(Dataset content)
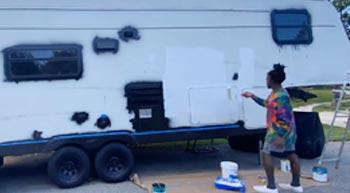 Quantity of implement paint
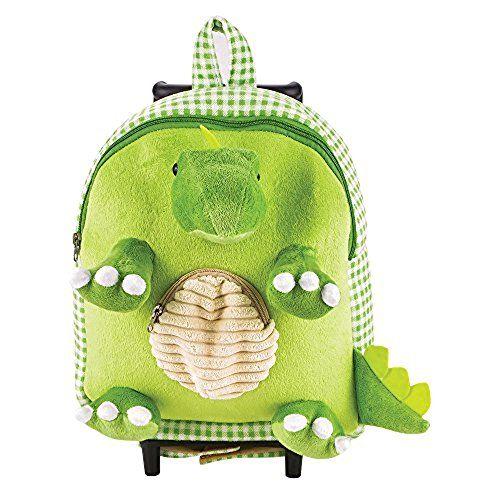 Jurassic Dinosaur Stegosaurus Plush Roller Travel Luggage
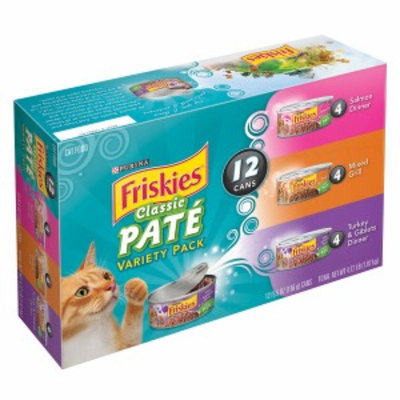 Friskies 5.5oz Prime Filets Variety, 12 ea, 4.1 LB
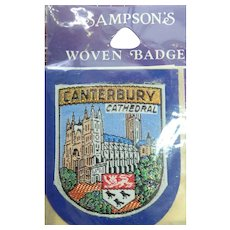 Vintage Travel Patch Canterbury Cathedral England In Original Packaging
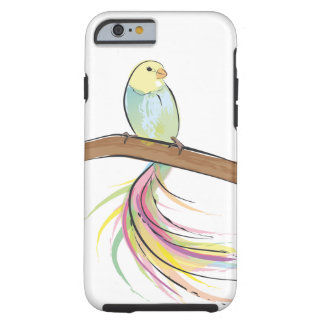 Tropical Bird Tough iPhone 6 Case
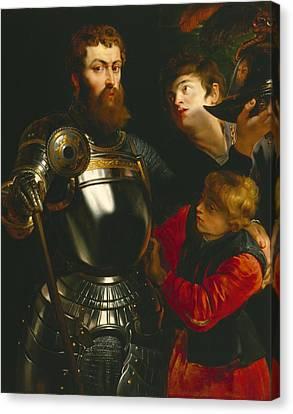 Half-length Canvas Print - Warrior  by Peter Paul Rubens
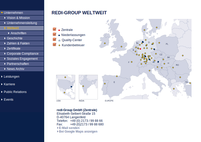 Redi-Group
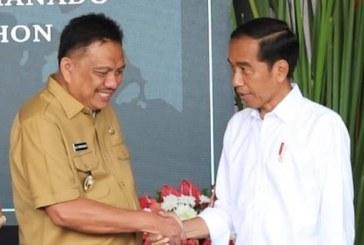 Dinilai Terbaik, Sulut Sabet Penghargaan Optimalisasi Tol Laut dari Pemerintah Pusat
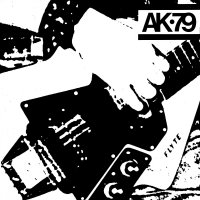 Various Artists -Ak79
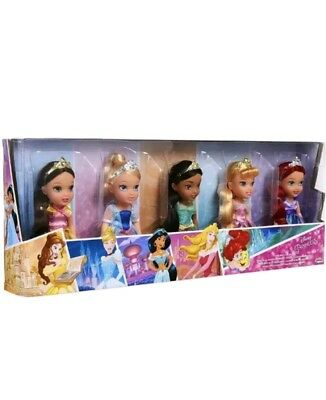 Disney Princess Petite Princess 5 Pack * New *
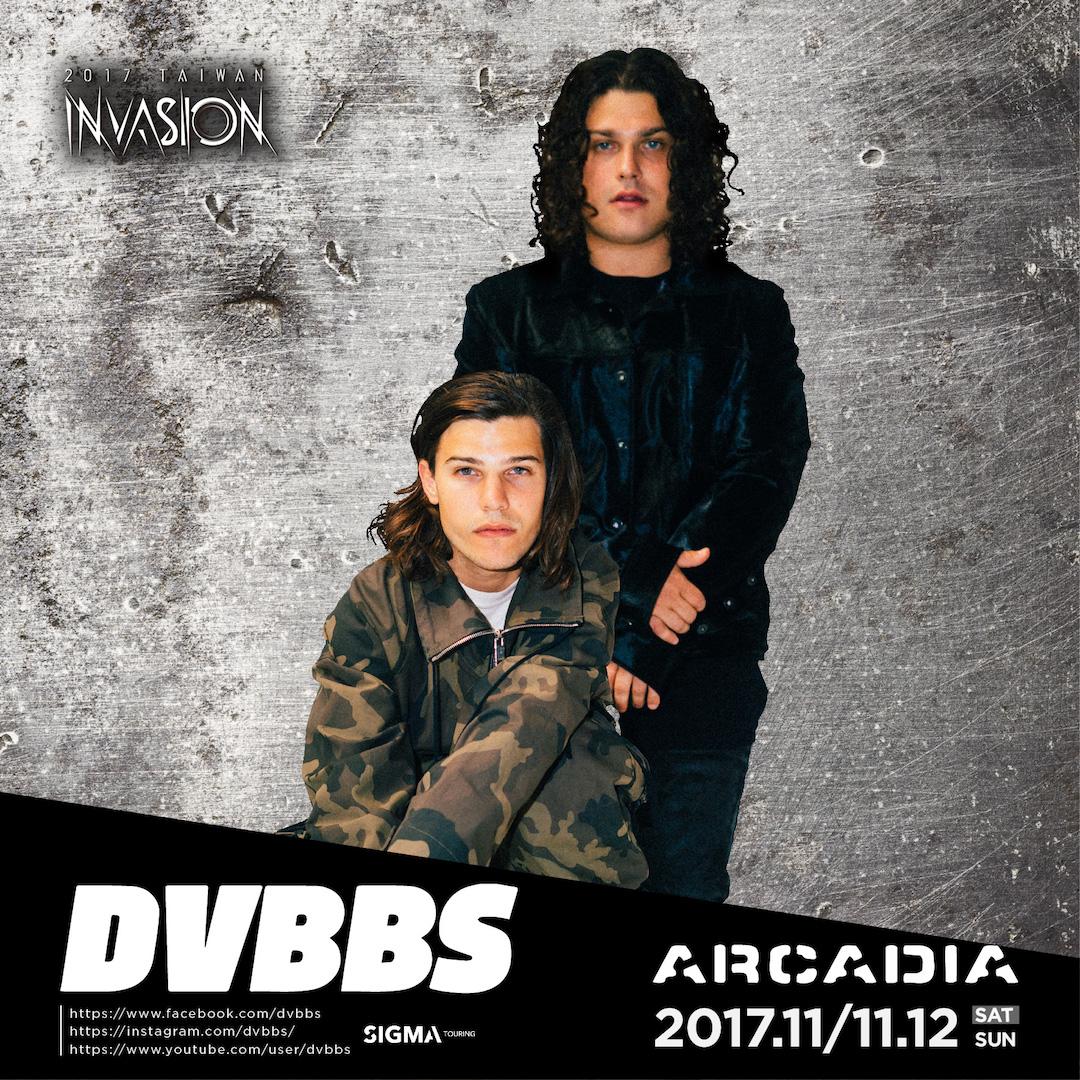 2017Arcadia 藝人 DJ-DVBBS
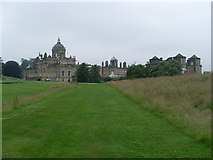 SE7170 : View of Castle Howard from South Lake by David Hillas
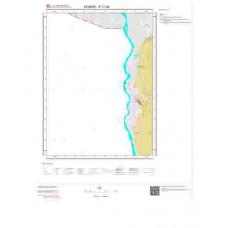 E17d4 Paftası 1/25.000 Ölçekli Vektör Jeoloji Haritası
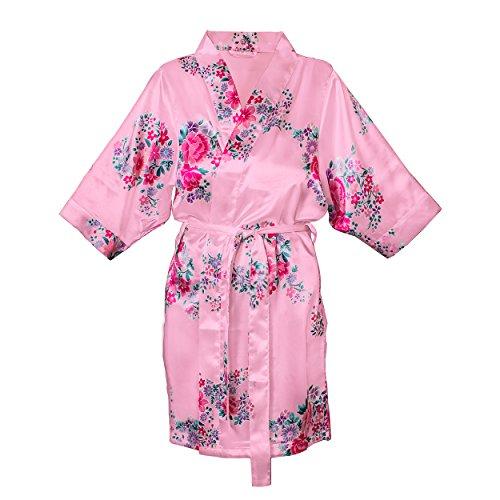 Cathys Concepts Floral Satin Robe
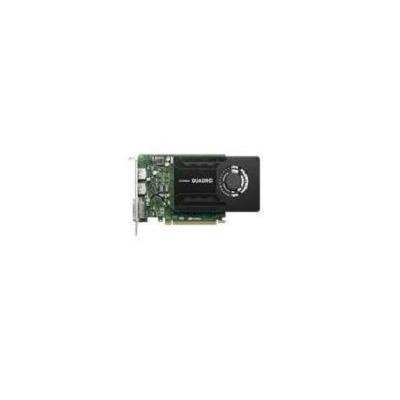 Lenovo NVIDIA Quadro K2200, DVI-I, 2x DisplayPort, 240 g videokaart - Zwart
(End Dataset content)
#### Required work:
Everything in the material goes into the copy exactly, except the images.

#### Task result:
 Quantity of implement paint
 Jurassic Dinosaur Stegosaurus Plush Roller Travel Luggage
 Friskies 5.5oz Prime Filets Variety, 12 ea, 4.1 LB
 Vintage Travel Patch Canterbury Cathedral England In Original Packaging
 Tropical Bird Tough iPhone 6 Case
 Half-length Canvas Print - Warrior  by Peter Paul Rubens
 Redi-Group
 Dinilai Terbaik, Sulut Sabet Penghargaan Optimalisasi Tol Laut dari Pemerintah Pusat
 Various Artists -Ak79
 Disney Princess Petite Princess 5 Pack * New *
 2017Arcadia 藝人 DJ-DVBBS
 SE7170 : View of Castle Howard from South Lake by David Hillas
 E17d4 Paftası 1/25.000 Ölçekli Vektör Jeoloji Haritası
 Cathys Concepts Floral Satin Robe
 Lenovo NVIDIA Quadro K2200, DVI-I, 2x DisplayPort, 240 g videokaart - Zwart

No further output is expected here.